Practice paying attention to what you put into your body.  What kind of foods do you eat?  Where do they come from?  Who prepares them?  How do they make you feel, after you have eaten them?  Play around with trying different foods, just so that you can notice their effects.  May we suggest that you maintain a light hearted, curious and experimental approach to your diet.  For it is very possible to become worried, stressed and guilt ridden if you take it too seriously!

Practice paying attention to how you feel, emotionally.  Notice if you are feeling joyful or sad, excited or angry, hopeful or hopeless.  It is important not to judge yourself for feeling any of these things.  The more you can pay attention to your feelings without judgement, the easier it will be to move through them, to not feel ‘stuck’ in them.

You may notice that certain situations repeatedly trigger certain feelings.  When this happens, you may wish to explore what it is that you are saying to yourself in these situations.  You can do this by writing down what goes through your mind, without editing your thoughts.

Practice accepting what you write, without criticism.  Allow yourself to be as you are, rather than as you think you should be.  If you feel resentment or anger, allow yourself an opportunity to express it!

Practice resting.

Practice relaxing your muscles and your brain.

Practice laughing.

Practice loving.  Loving yourself and loving others.

Practice acceptance of what is.  Even acceptance of those things that you do not like!

Deep down inside of you, you know how to feel good.  You may not yet know that you know, but you do know.  If you do not think that you know how to feel good, begin by asking the question.  ‘How can I feel good?’  Answers will begin to come to you.  Pay attention to how you respond to the answers.

You may notice yourself saying things like ‘I would feel really good if I went for a walk in the park, but I promised so and so I would meet her for a coffee/help her choose a dress/mind her kids.  So I had better do that instead.’
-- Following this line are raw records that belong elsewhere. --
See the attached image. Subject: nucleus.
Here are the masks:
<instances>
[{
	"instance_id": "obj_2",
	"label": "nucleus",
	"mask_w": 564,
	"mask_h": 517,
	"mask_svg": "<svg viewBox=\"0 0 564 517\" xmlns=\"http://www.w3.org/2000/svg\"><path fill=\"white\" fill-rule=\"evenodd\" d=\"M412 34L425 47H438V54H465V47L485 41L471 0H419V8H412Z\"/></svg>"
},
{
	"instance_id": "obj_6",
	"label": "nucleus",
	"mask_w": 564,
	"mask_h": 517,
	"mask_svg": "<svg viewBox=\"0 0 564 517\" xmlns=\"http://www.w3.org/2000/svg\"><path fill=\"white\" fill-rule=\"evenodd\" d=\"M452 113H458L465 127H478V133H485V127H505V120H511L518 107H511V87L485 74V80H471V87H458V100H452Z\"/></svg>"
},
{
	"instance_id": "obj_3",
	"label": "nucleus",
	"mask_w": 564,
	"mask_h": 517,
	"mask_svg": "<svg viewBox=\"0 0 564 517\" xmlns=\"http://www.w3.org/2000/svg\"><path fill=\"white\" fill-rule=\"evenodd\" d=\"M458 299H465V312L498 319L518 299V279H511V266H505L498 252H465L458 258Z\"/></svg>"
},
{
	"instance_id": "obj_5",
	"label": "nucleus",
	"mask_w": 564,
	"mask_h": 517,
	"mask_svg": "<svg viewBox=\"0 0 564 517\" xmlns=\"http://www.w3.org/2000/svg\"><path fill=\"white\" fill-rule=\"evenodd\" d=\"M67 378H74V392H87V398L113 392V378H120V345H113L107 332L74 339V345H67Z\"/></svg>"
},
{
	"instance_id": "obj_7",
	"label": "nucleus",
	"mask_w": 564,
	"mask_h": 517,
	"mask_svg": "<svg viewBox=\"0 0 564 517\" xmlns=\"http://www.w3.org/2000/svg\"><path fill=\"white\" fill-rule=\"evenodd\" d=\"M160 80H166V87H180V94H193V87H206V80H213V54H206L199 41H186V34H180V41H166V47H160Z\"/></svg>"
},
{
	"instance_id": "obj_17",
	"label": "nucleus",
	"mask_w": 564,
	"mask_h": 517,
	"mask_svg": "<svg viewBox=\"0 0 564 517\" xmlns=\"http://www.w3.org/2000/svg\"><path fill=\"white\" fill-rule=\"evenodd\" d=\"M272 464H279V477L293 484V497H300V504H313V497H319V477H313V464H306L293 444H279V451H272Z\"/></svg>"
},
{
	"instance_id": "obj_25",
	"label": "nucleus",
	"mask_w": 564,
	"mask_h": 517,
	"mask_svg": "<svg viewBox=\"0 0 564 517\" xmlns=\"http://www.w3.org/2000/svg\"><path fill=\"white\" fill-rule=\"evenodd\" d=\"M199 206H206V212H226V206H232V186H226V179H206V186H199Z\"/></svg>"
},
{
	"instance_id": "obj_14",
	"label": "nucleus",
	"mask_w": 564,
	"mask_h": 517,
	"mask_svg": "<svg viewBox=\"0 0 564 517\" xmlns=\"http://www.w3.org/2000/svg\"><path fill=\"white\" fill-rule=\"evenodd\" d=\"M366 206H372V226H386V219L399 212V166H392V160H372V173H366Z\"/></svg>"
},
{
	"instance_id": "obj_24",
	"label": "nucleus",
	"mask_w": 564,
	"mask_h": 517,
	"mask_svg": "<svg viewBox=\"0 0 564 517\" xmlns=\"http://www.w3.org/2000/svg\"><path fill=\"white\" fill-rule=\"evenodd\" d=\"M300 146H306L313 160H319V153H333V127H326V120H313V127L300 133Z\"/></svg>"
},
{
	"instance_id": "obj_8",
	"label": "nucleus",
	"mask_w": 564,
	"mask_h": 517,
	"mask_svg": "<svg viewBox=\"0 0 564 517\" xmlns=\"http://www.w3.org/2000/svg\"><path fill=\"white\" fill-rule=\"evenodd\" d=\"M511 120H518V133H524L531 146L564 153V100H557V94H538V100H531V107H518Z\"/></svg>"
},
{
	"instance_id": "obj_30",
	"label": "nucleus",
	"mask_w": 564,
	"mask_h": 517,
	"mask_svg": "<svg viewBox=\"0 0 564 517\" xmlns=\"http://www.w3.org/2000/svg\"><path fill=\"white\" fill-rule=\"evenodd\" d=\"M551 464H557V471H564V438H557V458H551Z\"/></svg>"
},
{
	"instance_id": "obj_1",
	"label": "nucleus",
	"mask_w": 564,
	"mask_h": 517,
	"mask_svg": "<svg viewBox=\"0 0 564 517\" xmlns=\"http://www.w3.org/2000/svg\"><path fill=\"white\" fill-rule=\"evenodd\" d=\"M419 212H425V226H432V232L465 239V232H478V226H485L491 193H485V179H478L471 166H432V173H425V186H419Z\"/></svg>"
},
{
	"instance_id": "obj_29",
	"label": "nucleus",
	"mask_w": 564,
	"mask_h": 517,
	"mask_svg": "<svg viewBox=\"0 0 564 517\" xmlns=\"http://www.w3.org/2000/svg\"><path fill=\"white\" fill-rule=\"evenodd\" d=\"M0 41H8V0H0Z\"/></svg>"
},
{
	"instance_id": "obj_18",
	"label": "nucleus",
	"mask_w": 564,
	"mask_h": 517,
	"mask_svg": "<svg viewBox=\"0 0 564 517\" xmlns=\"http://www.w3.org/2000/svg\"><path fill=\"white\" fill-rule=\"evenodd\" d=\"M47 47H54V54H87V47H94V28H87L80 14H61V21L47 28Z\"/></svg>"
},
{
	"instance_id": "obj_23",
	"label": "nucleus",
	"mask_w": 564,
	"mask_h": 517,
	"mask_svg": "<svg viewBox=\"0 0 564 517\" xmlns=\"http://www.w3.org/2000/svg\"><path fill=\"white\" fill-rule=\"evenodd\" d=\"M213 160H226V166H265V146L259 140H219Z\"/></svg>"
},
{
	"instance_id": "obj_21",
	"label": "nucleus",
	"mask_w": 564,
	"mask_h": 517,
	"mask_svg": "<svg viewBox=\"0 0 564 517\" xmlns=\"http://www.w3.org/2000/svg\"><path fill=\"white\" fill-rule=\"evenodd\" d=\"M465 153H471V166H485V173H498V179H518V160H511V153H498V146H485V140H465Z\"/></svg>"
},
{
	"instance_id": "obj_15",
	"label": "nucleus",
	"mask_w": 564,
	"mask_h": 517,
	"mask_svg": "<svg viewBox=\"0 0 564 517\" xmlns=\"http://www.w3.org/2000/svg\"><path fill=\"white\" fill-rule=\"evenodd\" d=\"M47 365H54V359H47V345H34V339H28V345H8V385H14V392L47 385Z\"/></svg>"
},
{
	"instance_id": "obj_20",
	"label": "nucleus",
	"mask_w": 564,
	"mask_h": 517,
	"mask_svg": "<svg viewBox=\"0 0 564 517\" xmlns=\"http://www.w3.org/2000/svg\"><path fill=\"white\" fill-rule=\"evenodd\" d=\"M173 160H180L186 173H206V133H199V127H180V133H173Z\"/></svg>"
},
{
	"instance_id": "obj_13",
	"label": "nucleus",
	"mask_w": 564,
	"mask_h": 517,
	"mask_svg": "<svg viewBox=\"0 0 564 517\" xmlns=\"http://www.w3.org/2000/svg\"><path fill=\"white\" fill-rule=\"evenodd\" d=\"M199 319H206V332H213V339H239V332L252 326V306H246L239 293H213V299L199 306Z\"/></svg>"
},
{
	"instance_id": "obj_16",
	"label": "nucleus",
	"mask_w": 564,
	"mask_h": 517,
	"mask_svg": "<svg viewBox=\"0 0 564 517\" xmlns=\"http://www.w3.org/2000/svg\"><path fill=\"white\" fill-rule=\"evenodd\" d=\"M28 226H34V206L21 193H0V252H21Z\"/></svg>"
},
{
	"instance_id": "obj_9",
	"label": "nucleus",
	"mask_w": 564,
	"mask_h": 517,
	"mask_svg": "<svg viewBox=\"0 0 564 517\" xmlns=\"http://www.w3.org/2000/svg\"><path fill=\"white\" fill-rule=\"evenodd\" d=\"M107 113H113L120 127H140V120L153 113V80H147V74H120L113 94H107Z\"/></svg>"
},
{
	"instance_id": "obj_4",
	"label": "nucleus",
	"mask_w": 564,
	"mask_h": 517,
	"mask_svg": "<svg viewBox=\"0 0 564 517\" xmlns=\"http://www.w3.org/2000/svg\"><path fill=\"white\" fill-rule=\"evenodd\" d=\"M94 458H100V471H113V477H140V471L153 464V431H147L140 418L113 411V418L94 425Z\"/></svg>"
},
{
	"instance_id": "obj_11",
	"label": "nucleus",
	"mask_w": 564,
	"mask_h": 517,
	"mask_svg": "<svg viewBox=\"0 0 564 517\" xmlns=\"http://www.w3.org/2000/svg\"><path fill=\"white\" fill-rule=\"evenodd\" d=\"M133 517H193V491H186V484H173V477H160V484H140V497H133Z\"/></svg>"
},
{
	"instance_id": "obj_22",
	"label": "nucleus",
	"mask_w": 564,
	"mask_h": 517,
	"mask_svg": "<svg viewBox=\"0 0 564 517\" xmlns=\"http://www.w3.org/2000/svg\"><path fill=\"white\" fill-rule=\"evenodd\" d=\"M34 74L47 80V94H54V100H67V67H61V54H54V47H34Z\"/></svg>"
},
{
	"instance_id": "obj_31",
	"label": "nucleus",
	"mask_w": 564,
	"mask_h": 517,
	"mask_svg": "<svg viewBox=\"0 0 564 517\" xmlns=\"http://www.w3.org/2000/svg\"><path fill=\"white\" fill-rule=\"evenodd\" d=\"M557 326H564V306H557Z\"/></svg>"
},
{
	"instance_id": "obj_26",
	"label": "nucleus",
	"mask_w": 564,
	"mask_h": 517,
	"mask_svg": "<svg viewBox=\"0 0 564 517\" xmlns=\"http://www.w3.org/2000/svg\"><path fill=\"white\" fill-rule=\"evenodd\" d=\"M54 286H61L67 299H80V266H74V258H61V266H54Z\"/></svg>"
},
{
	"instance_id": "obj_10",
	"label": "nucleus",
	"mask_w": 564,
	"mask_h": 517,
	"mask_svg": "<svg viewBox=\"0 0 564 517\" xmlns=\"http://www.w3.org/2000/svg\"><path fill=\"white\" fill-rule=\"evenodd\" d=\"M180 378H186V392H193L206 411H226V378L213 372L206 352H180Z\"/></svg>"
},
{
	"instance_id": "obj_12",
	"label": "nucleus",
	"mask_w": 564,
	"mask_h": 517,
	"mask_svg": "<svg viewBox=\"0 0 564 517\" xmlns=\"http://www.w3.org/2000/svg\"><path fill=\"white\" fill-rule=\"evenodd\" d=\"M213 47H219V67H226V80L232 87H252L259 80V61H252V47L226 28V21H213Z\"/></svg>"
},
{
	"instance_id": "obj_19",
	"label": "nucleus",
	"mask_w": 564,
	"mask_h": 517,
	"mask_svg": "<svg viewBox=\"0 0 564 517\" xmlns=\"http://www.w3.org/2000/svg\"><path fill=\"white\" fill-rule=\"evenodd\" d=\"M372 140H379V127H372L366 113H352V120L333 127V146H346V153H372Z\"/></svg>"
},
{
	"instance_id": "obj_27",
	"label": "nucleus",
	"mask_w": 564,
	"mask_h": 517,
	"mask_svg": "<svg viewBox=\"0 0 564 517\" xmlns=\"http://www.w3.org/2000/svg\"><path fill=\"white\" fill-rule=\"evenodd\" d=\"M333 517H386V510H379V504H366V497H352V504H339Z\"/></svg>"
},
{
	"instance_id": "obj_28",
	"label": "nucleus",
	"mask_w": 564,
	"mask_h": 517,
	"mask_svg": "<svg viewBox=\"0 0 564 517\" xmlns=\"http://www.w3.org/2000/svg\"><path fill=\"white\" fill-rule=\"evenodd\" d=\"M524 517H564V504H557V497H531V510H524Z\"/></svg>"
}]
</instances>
It must be said that a great many of the people who develop cancer are people who devote more time to the needs of others than they devote to their own needs.  Ask yourself ‘Would I wish for a friend of mine to sacrifice himself or herself for me?’  If the answer is no, ask yourself ‘Do I sacrifice myself for others?’  If the answer is yes, ask yourself ‘Do I value my own life?  Do I value my own body?  Can I value myself more?’

It can be difficult to act in your own best interests, especially if you are accustomed to thinking of others before you think of yourself.  You may think that it is selfish to put yourself first.  If you find this happening ask yourself ‘What would I say to a dear friend who was in my position?  Would I tell her to stop thinking of herself, and think only of other people?  Or would I advise her to pay attention to her own needs?’

If you are a person who worries that you are selfish, it is more than likely that you are not.  Take it from us!

From our perspective, there is no such thing as a selfish person.  Only a mis-guided person.

If you are in doubt about what to do, ask yourself ‘How does it make me feel to choose this course of action?  Does it make me feel joyful, or does it bring me down and lower my energy?’

Your own feelings are a wonderful guidance system to help you make beneficial choices!

And so, to conclude.  In order to prevent cancer and other dis-eases in the future, it is important to develop awareness of how you are in the present.  As you pay attention to wellness, and cultivate wellness in all areas of your life, it will become very difficult to also cultivate dis-ease.